> **AIM OF THE TASK**
In the opinion piece below on neighborhood services, for what amount did the city treasurer sell the vacant house next to the writer's home?

> **TEXT EXCERPT**
Recent debates about neighborhood services and development policy raise an important question: What happens when residents feel their local government has forgotten them?

For many people, that frustration is personal.

I recently spoke with the mayor of Mt. Oliver about the possibility of her borough absorbing the Knoxville neighborhood where I live and potentially sharing responsibility for nearby Carrick with Brentwood. The idea may sound unusual, but it grew from a situation many Pittsburgh homeowners understand.

A house next to mine sat vacant and overgrown for nearly a decade, with raccoons living in the attic for years. I tried to purchase the property so I could rehabilitate it, and attended a City Council meeting to raise concerns before it was eventually sold by the city treasurer for $10,303 to another buyer.

While I’m glad the property will return to the tax rolls, the experience reflects a larger frustration. Residents who want to invest in their neighborhoods often feel that city government makes the process unnecessarily difficult while basic services remain inconsistent.

> **INFORMATION SUPPLIED**
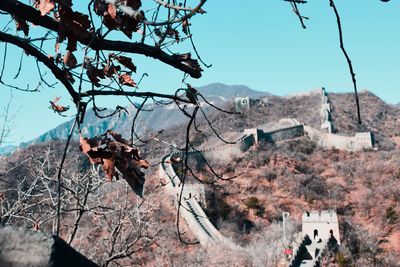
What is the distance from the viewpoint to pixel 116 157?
1.36 m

> **SOLUTION TO THE PROBLEM**
$10,303